Thursday, February 17, 2011

Bill to curb state vehicle misuse is defeated

A measure aimed at curbing potential misuse of state vehicles, making its second journey in two years through the legislature, was once again defeated Tuesday at the capitol.

The defeated measure, Senate Bill 23 by Republican Sen. Kent Lambert, of Colorado Springs, was considered today in the Senate Transportation Committee. With his bill, Lambert wanted state employees to reimburse the state for miles driven to and from work in a state owned vehicle—miles that are already taxed by the IRS as a fringe benefit.

“Very few people get to have a company car to drive back and forth to work,’ said Lambert. “Free rides on the taxpayer’s dime shouldn’t be happening and we need more accountability for this practice.”

The measure identified what constitutes commuting to and from work and specifies that the state employee must compensate the state for those commuting miles. Defining what a commute is became the focus of discussion especially in the case of first responders, particularly those in rural areas who are on call 24/7, many of whom do not have an office they commute to on a daily basis.

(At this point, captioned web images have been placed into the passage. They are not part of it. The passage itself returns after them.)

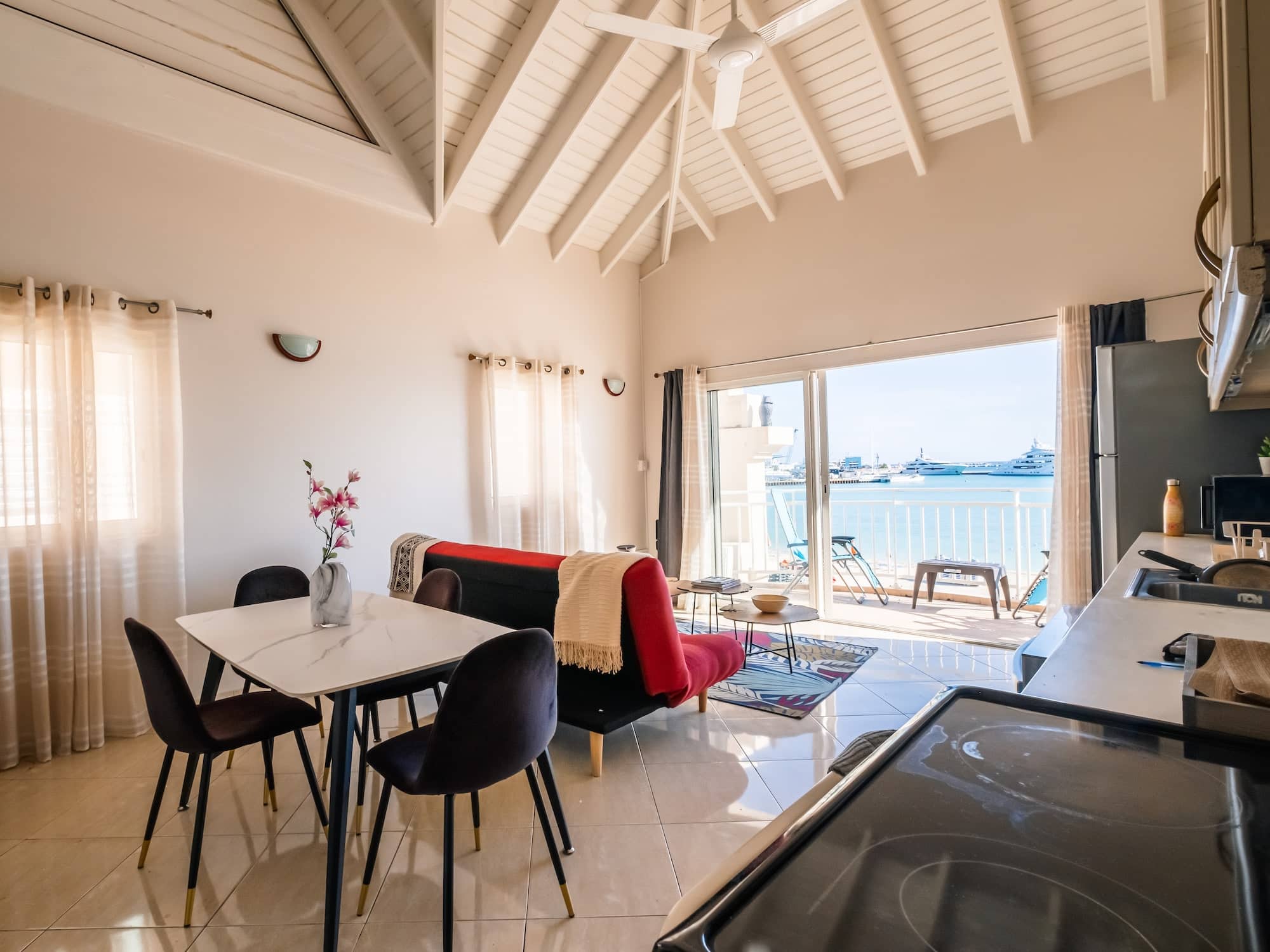 boardwalk apartment ocean view sxm radiance realty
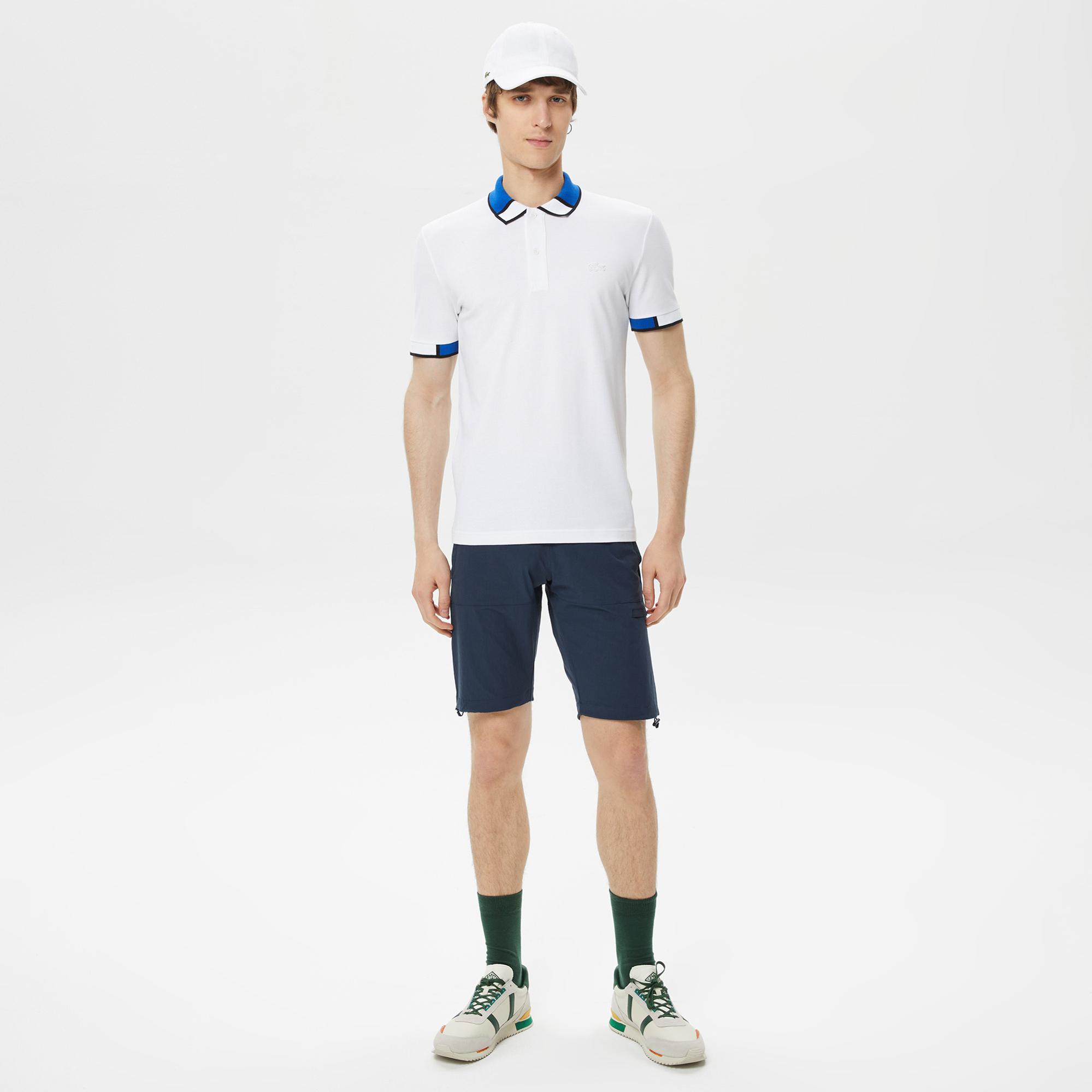 Erkek Slim Fit Lacivert Bermuda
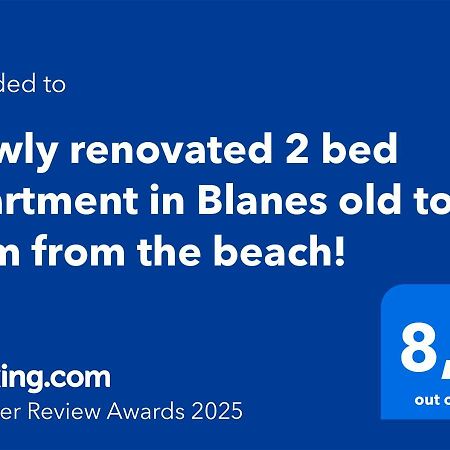 2 Bedroom Large Modern Apartment In Blanes Old Town 50M From The Beach! 외부 사진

Sen. Nancy Spence, R-Centennial, said she couldn’t support the bill because of the adverse impact it may have had on law enforcement who must have their work-equipped vehicles at home in order to respond quickly to emergency situations.

“I can’t turn my back on law enforcement who will be hurt by this bill,” said Spence. “ It’s not fair to ask them to pay for a tool that they are required to use.”

Lambert remained steadfast that in his belief that abuses could be weeded out without creating hardships of those who legitimately used the vehicles for work purposes.